非難される種類の自己への愛に属するのは:

「最大規模の資金、名誉があり、自分たちの遊興に全てつぎ込む人々。それらの人々にとっておよそ物とは、彼らがベストと想定する様々な手段で、執念深く追い求められ、欲しくて仕方がないのである。」 (1168b1719)

賞賛される自己への愛に属する人は:

「正しいまたは節度ある行動か、徳に従ったその他の行動を、常に熱意を持って全力で成し遂げる。

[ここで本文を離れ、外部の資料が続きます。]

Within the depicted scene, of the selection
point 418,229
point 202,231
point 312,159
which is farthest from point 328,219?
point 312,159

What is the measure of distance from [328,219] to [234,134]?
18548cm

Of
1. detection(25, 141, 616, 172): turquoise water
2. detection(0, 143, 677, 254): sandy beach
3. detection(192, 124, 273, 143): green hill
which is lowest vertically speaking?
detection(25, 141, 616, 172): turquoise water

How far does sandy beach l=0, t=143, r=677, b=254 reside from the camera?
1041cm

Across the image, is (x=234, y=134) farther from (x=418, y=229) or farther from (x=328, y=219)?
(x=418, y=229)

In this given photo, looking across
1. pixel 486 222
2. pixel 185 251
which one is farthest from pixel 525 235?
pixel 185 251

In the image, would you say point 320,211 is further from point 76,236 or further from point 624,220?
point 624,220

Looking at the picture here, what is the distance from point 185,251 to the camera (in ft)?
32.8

そして彼自身のために素晴らしい [立派で、善の] ことを常日頃から獲得している。」 (1168b2527)

実際に:

「良い人間は自己を愛する者である。彼は彼自身を助けるとともに、善の行為を成し遂げることにより他者にも利益をもたらすからである。しかし、悪意ある人間は彼自身を決して愛さない。彼は、彼の根底にある感情に突き動かされ、彼自身を憎むとともに、隣人たちを憎んでいるからである。」 (1169a1215)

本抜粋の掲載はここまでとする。